A Reminder of Another Reality - Haiti's Children at Risk from Human Traffickers

While watching the news regarding Haiti’s devastation from its recent earthquake, I found certain reports even more disturbing than the huge numbers of people dead, missing or injured.  Not only are the Haitian people subject to loss of home and family due to the quake, but their children are now prey to human traffickers.  You would think that there would be some lines that even those people would not cross.

Some people are trying to kidnap Haitian children across state lines supposedly for purposes of adoption, claiming these children are orphans when that clearly isn’t the case.

Other traffickers, of course, have even worse intentions.

Human trafficking is just another word for slavery  After all our history regarding slavery, you would think by now, in the year 2010, that slavery would no longer be a reality in our world.  It’s not a reality that we want to think about because slavery is part of the world’s economic machine that we’re still a part of.  Our choices as to what we buy and what companies we support directly affect other lives around the world, especially the lives of children.

FreetheSlaves.net’s definition of slavery is being “forced to work without pay under threat of violence and unable to walk away.” It reports:

  • an estimated 27 million people are enslaved globally, more than at any other time previously;
  • thousands annually trafficked in America in over 90 cities; around 17,000 by some estimates and up to 50,000 according to the CIA, either from abroad or affecting US citizens or residents as forced labor or sexual servitude;
  • the global market value is over $9.5 billion annually, according to Mark Taylor, senior coordinator for the State Department’s Office to Monitor;
  • victims are often women and children;
  • the majority are in India and African countries;
  • slaves work in agriculture, homes, mines, restaurants, brothels, or wherever traffickers can employ them; they’re cheap, plentiful, disposable, and replaceable.

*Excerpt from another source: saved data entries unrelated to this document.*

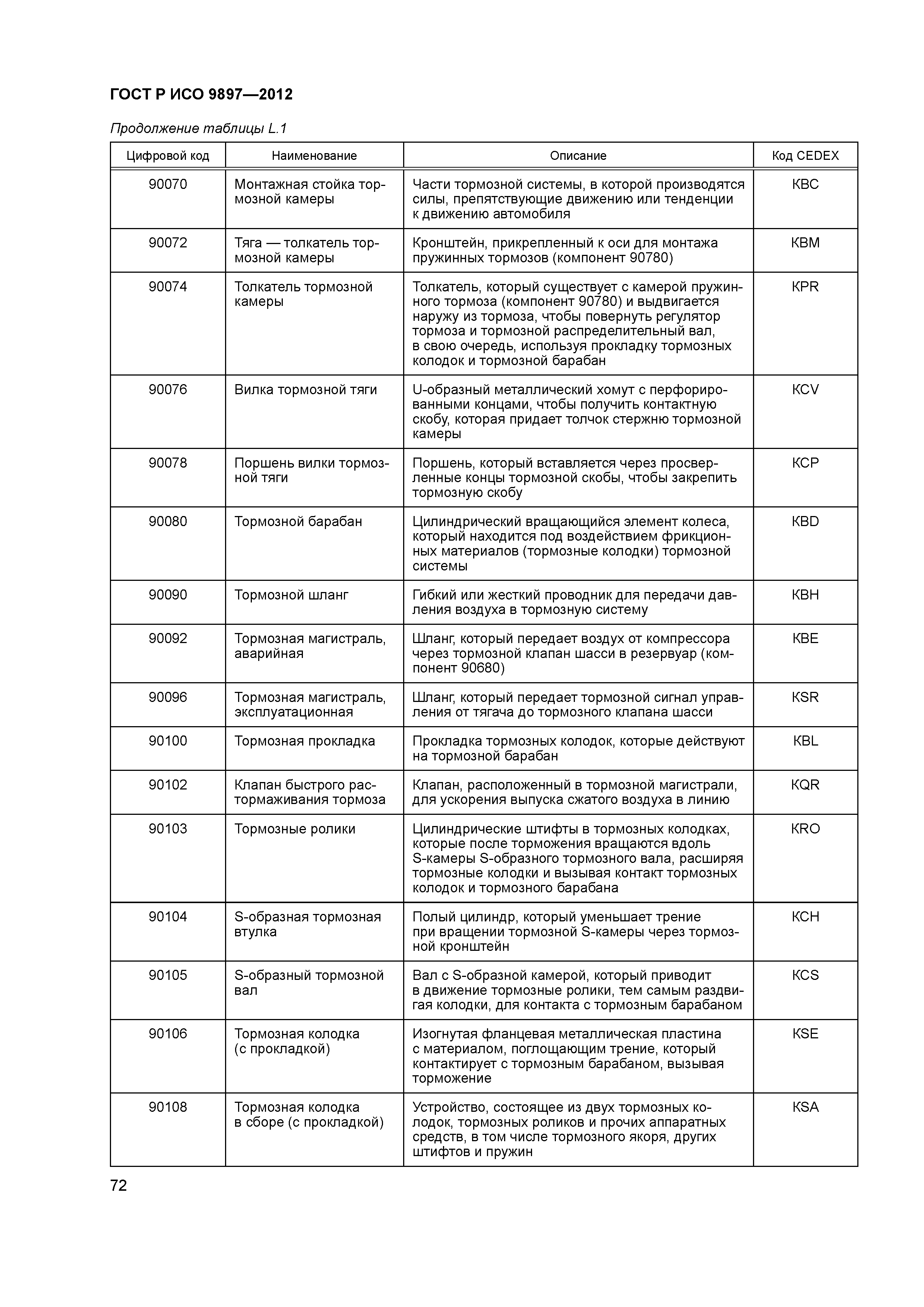 ГОСТ Р ИСО 9897—2012

Продолжение таблицы L.1

| Цифровой код | Наименование | Описание | Код CEDEX |
|---|---|---|---|
| 90070 | Монтажная стойка тормозной камеры | Части тормозной системы, в которой производятся силы, препятствующие движению или тенденции к движению автомобиля | KBC |
| 90072 | Тяга — толкатель тормозной камеры | Кронштейн, прикрепленный к оси для монтажа пружинных тормозов (компонент 90780) | KBM |
| 90074 | Толкатель тормозной камеры | Толкатель, который существует с камерой пружинного тормоза (компонент 90780) и выдвигается наружу из тормоза, чтобы повернуть регулятор тормоза и тормозной распределительный вал, в свою очередь, используя прокладку тормозных колодок и тормозной барабан | KPR |
| 90076 | Вилка тормозной тяги | U-образный металлический хомут с перфорированными концами, чтобы получить контактную скобу, которая придает толчок стержню тормозной камеры | KCV |
| 90078 | Поршень вилки тормозной тяги | Поршень, который вставляется через просверленные концы тормозной скобы, чтобы закрепить тормозную скобу | KCP |
| 90080 | Тормозной барабан | Цилиндрический вращающийся элемент колеса, который находится под воздействием фрикционных материалов (тормозные колодки) тормозной системы | KBD |
| 90090 | Тормозной шланг | Гибкий или жесткий проводник для передачи давления воздуха в тормозную систему | KBH |
| 90092 | Тормозная магистраль, аварийная | Шланг, который передает воздух от компрессора через тормозной клапан шасси в резервуар (компонент 90680) | KBE |
| 90096 | Тормозная магистраль, эксплуатационная | Шланг, который передает тормозной сигнал управления от тягача до тормозного клапана шасси | KSR |
| 90100 | Тормозная прокладка | Прокладка тормозных колодок, которые действуют на тормозной барабан | KBL |
| 90102 | Клапан быстрого растормаживания тормоза | Клапан, расположенный в тормозной магистрали, для ускорения выпуска сжатого воздуха в линию | KQR |
| 90103 | Тормозные ролики | Цилиндрические штифты в тормозных колодках, которые после торможения вращаются вдоль S-камеры S-образного тормозного вала, расширяя тормозные колодки и вызывая контакт тормозных колодок и тормозного барабана | KRO |
| 90104 | S-образная тормозная втулка | Полый цилиндр, который уменьшает трение при вращении тормозной S-камеры через тормозной кронштейн | KCH |
| 90105 | S-образный тормозной вал | Вал с S-образной камерой, который приводит в движение тормозные ролики, тем самым раздвигая колодки, для контакта с тормозным барабаном | KCS |
| 90106 | Тормозная колодка (с прокладкой) | Изогнутая фланцевая металлическая пластина с материалом, поглощающим трение, который контактирует с тормозным барабаном, вызывая торможение | KSE |
| 90108 | Тормозная колодка в сборе (с прокладкой) | Устройство, состоящее из двух тормозных колодок, тормозных роликов и прочих аппаратных средств, в том числе тормозного якоря, других штифтов и пружин | KSA |

72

Products made in China’s textiles factories use bonded labor, as do cocoa plantations around the world.  Fish from the Philippines and woven rugs from Pakistan, India and China are also notorious for forced child labor.

So what can we do besides writing to our politicians?  You can write to the companies to persuade them that the bad publicity is not worth the cheaper cost. And you can vote with your pocket books. Think before you buy, and find out where a product is coming from – why exactly is it so cheap?  The cost is being cut from somewhere, and it frequently comes from the people making the product.  Sweatshop workers may be paid pennies, if they’re paid at all, for an item that is then sold for $29.95 in the United States.

You can also join us for Sound Meditation on March 1st and Angel Meditation on March 15th. My plan for these classes is to focus our intention towards healing these children and changing their situation.  I am also going to donate half the proceeds of both classes to Save the Children Fund for Haiti. Please bring as many people as you can to these meditations so that we can really make a shift for these kids.

As we move into the second decade of the 21st Century, we should do everything possible to make sure that  slavery is in the past and no longer part of our present reality.  We need to become conscious of our actions so that our actions are not part of the problem but part of the solution.